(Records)
********************

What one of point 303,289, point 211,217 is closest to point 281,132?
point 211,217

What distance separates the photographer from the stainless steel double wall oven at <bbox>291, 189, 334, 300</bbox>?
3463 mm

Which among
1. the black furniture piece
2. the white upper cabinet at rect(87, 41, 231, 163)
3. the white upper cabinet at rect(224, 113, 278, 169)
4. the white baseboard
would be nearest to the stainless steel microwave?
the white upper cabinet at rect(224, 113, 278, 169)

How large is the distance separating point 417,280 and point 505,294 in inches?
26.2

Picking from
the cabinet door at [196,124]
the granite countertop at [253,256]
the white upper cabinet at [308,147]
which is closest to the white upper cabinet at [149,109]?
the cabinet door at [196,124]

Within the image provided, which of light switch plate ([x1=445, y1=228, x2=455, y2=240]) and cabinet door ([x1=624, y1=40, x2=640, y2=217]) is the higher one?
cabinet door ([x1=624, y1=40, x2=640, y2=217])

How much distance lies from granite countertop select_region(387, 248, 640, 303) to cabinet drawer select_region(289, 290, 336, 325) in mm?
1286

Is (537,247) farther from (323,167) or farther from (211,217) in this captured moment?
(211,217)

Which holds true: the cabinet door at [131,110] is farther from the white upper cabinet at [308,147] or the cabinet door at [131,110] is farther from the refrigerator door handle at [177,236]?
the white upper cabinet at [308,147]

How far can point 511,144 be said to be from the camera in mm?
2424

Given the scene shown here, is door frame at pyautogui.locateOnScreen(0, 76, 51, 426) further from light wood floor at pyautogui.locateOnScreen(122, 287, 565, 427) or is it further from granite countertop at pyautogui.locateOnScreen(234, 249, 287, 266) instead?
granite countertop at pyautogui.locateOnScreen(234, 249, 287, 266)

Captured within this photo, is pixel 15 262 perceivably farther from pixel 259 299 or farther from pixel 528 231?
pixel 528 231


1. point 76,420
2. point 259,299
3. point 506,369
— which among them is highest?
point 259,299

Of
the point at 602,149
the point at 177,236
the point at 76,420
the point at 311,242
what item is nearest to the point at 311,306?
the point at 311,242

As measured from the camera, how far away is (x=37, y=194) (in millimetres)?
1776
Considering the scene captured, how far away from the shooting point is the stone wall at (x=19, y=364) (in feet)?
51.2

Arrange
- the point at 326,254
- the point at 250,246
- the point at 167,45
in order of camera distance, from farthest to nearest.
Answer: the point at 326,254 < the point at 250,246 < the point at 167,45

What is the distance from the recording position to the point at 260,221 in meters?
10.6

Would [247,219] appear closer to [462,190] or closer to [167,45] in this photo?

********************

§ Required work
Can you reproduce the data verbatim, from the line containing "Which holds true: the" through the end of the data?

§ Written response
Which holds true: the cabinet door at [131,110] is farther from the white upper cabinet at [308,147] or the cabinet door at [131,110] is farther from the refrigerator door handle at [177,236]?
the white upper cabinet at [308,147]

How far can point 511,144 be said to be from the camera in mm?
2424

Given the scene shown here, is door frame at pyautogui.locateOnScreen(0, 76, 51, 426) further from light wood floor at pyautogui.locateOnScreen(122, 287, 565, 427) or is it further from granite countertop at pyautogui.locateOnScreen(234, 249, 287, 266) instead?
granite countertop at pyautogui.locateOnScreen(234, 249, 287, 266)

Captured within this photo, is pixel 15 262 perceivably farther from pixel 259 299 or farther from pixel 528 231?
pixel 528 231


1. point 76,420
2. point 259,299
3. point 506,369
— which among them is highest?
point 259,299

Of
the point at 602,149
the point at 177,236
the point at 76,420
the point at 311,242
what item is nearest to the point at 311,306?
the point at 311,242

As measured from the camera, how far away is (x=37, y=194) (in millimetres)?
1776
Considering the scene captured, how far away from the shooting point is the stone wall at (x=19, y=364) (in feet)?
51.2

Arrange
- the point at 326,254
- the point at 250,246
- the point at 167,45
in order of camera distance, from farthest to nearest.
Answer: the point at 326,254 < the point at 250,246 < the point at 167,45

What is the distance from the recording position to the point at 260,221 in meters?
10.6

Would [247,219] appear closer to [462,190] or closer to [167,45] in this photo?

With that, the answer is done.